Actually it generally begins with a greeting by the industry representative - in this case Burke Flynn from Olympus Imaging - and a setting out of the rules; you are welcome to try the new cameras and please do not drop them in the mud. Do not run away with them as young, fit shop assistants will chase you like greyhounds. We have counted the lenses...


Friday's Olympus Photo Walk from our new Murray Street Store was actually delightful, coinciding as it did with pleasant summer weather and the Friday night hawkers markets in the centre of Perth. If you can stand fire, smoke, and the smell of things frying you have a chance for some great pictures. As well, the falling light in Perth at this time of year can be surprisingly gentle and artistic - particularly if it is reflecting off signs and Christmas revelers.

It was not always thus. The city at the end of Friday in the 1960's was alternately grim and garish, though you were pretty safe wandering the streets at nearly any time of the night. I should not care to linger late in the area these days...but then I get nervous when they let the Bingo mob out of the local parish hall - full of tea, biscuits, and passion. You get hit with a Zimmer frame and it is all over...

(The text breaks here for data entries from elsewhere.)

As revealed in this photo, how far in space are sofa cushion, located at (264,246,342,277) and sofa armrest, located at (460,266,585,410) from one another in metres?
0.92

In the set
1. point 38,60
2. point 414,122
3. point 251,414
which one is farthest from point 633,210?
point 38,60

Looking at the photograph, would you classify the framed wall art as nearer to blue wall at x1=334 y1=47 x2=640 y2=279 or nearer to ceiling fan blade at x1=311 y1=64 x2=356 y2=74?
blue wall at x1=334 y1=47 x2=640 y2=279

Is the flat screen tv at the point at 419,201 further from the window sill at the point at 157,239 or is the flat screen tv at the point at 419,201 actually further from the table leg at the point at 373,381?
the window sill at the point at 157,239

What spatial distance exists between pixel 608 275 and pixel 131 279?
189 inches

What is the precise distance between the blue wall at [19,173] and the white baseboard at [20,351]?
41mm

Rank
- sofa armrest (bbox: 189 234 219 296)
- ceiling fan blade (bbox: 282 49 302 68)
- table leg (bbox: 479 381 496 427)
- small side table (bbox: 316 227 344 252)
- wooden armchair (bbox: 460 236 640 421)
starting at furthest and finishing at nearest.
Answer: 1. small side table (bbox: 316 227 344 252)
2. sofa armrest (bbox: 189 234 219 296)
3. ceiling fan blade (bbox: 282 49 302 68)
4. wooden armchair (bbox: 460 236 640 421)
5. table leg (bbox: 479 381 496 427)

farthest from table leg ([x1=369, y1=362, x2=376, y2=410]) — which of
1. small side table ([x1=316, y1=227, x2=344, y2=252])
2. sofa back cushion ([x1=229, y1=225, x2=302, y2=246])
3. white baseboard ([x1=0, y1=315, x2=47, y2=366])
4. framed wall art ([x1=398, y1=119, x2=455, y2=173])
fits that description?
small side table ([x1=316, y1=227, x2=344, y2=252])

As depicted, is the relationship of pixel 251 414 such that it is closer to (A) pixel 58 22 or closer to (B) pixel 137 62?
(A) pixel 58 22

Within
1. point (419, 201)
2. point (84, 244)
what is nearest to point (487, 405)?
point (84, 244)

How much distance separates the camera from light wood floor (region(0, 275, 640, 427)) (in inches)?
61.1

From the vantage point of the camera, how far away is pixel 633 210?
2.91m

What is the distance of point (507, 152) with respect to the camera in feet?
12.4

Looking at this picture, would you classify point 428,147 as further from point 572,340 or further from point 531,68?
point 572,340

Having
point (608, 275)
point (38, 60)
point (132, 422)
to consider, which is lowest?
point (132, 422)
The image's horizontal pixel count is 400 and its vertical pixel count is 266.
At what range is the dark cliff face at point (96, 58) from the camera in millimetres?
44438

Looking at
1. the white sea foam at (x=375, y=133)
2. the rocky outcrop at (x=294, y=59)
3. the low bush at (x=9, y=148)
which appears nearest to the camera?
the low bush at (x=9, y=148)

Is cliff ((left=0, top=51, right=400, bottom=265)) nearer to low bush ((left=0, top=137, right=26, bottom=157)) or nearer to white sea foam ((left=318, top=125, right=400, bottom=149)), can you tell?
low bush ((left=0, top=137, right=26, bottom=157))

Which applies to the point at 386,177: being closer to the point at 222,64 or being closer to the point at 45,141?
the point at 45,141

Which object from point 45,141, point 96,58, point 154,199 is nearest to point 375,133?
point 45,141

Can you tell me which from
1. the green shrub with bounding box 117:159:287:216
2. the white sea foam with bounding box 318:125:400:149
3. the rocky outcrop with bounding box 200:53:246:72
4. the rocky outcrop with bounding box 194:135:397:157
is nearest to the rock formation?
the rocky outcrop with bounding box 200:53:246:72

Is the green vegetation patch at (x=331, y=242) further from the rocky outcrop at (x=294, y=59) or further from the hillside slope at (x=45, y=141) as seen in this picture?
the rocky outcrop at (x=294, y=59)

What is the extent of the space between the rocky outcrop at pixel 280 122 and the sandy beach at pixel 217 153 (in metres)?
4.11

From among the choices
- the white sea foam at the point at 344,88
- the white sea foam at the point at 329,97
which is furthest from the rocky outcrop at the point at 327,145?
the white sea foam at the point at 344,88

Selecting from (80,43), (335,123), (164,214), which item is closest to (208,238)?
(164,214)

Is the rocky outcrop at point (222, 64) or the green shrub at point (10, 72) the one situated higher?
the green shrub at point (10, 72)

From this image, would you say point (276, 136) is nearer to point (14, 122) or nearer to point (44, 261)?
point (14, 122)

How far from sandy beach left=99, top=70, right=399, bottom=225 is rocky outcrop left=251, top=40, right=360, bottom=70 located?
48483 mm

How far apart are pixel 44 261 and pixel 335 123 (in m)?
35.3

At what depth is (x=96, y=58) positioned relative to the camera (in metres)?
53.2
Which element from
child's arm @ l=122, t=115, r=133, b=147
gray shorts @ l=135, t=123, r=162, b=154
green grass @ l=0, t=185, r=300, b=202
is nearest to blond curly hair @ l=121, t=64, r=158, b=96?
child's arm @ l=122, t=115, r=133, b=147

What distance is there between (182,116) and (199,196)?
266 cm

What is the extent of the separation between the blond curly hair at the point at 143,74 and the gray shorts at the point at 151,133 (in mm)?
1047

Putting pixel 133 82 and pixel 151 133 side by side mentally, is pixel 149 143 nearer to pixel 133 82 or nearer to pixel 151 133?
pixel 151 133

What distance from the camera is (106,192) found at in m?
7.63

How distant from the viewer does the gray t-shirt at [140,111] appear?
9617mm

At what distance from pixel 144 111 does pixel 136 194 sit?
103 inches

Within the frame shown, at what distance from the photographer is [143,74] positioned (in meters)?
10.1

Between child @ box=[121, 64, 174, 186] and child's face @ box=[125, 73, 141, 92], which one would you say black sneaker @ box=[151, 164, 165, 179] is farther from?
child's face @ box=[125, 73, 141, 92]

Well, back to the centre of the city. Two examples of the new Olympus OM-D E-M1 MkII were to be had, but one of them was firmly in the grasp of Camera Electronic's Sam Perejuan. And I was able to observe one very smart design feature that Olympus have changed from the OM-D E-M1 original. Look at the picture of Sam's hand holding the camera.


Sam's hand is not a small one - call it an average man's span. He has a firm grip on the camera with forefinger on the shutter button and thumb ready to turn the back dial - but his hand is not having to fight its way over the camera support lug and strap holder. Olympus have moved it from the position they...and most other people...formerly put it on the side of the camera. It is now up in the cradle of the web formed in finger and thumb. It is ever so much easier to handle the camera than before.


The picture of Sam shooting the camera with a rather large strap attached shows that the strap naturally lays out of the way now and does not bunch under the hand. Bravo! Stand there fighting with a strap for an hour and see how your concentration suffers.

Now as to topics for a walk - apart from the doughnut stalls and fist fights - people can find some artistic treasures:


Or architectural flights of fancy:


Or just quietly evocative lanes.


I just enjoyed speculating about the late-night goings-on...I believe they call for players some time after 9:00. Tennish, anyone...?*


* Yes, that was intentional. The weblog pun filter is not turned on.